Occasionally writing becomes the search for the perfect sentence, this can sometimes become an obsession, and like all obsessions, it has a dark side. That may seem a strange thing to say, but you’ll have to go with me here to understand what I am getting at. Just as my 1000 a day habit cured me of apathy, and a degree of procrastination, the change of approach and the discipline it required also highlighted to me another issue I had with writing, the constant unerring drive to edit.
Now don’t get me wrong, editing is a vital part of the process, show me any writer who claims they don’t need to edit and I will show you a liar. We all do it, to one degree or another, and more than one of us is obsessive about it. Terry Pratchett, the father of Discworld, was known for ‘fiddling’ with his text right up to the point of no return when his publishers sent a novel to print. When asked in an interview why he did this he replied, “It’s hard to let your children go out into the world.” he is not the only one, it’s a sentiment repeated by many authors.
Editing can be incredibly creative in its own right. Another Terry story, this one told by Niel Gaiman, occurred when they were writing ‘Good Omens’ together. Niel wrote a passage and sent it to Terry, and the next day received it back with a note from Terry saying he had added six words to the passage and made it 33% funnier… A little sub-story telling the readers a little about a passing characters life, and how he used to lay on the grass with his then-girlfriend and spooned in the sunlight beside the canal. To which Terry had added the words ‘and on one memorable occasion, forked.‘ Which is about as perfect a sentence as is imaginable in the context of the tale been told.
As Stephen King has wittily said…
Therein lay my problem back in the days before I made a conscious effort to change my approach to writing and embark upon my 1000 a day habit. Quite apart from my procrastinations, and general willingness to be distracted, I was obsessed with the search for the perfect sentence, and in that quest, I would find myself mired in an ‘edit as you go’ mentality. To give you an example, I actually rewrote the first three chapters of ‘Passing Place‘ about thirty times over the course of two years, while (and this is the important point) not making any headway with chapter four. It is a problem which I share with other writers. The desire to make every word sing, to make every sentence a perfect sentence, before moving on to the next, only to open up the document the day after and find it is all so much drivel to your jaded eyes and start over once more.

# Exercise set
(a) In the essay on the search for the perfect sentence, how many times were the first three chapters of 'Passing Place' rewritten?
(b) For each statement, say whether the essay on the search for the perfect sentence agrees, and quote the words that decide it. (i) Terry Pratchett kept changing his text until his publishers sent a novel to print. (ii) While 'Good Omens' was being written, Pratchett added ten words to a passage. (iii) Chapter four moved forward while the first three chapters of 'Passing Place' were being rewritten.
(c) Summarize the essay on the search for the perfect sentence in two sentences.
The items have nothing to do with what is asked here.

Records taken from a collection:
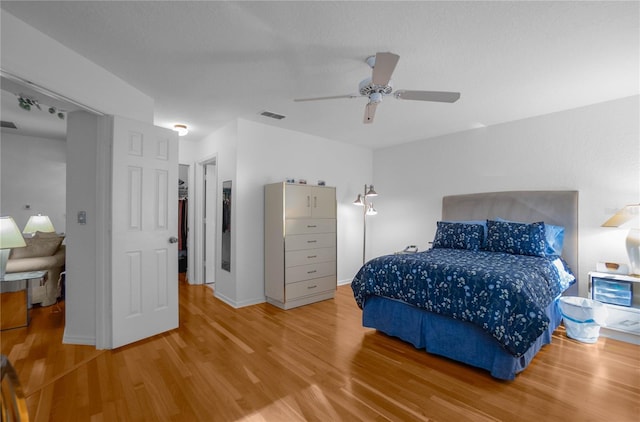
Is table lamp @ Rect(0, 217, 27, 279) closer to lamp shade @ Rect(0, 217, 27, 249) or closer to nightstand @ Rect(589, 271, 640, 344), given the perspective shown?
lamp shade @ Rect(0, 217, 27, 249)

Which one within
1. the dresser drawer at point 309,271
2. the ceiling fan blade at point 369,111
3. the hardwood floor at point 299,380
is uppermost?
the ceiling fan blade at point 369,111

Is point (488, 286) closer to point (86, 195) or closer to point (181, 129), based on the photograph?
point (86, 195)

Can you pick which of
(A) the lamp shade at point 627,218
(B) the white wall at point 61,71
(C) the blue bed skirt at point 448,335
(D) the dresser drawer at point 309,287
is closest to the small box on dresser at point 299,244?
(D) the dresser drawer at point 309,287

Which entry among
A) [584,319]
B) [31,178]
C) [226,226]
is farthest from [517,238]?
[31,178]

# Task-by-task solutions
(a) About thirty times over the course of two years.

(b)
(i) Yes: "was known for ‘fiddling’ with his text right up to the point of no return when his publishers sent a novel to print"
(ii) No: "he had added six words to the passage and made it 33% funnier"
(iii) No: "not making any headway with chapter four"

(c) The search for the perfect sentence can become an obsession with a dark side: a constant drive to edit, even though editing is a vital and sometimes very creative part of writing, as Terry Pratchett's habits show. Before taking up a 1000-a-day habit, the writer was stuck in an "edit as you go" mentality and rewrote the first three chapters of 'Passing Place' about thirty times over two years without making headway on chapter four.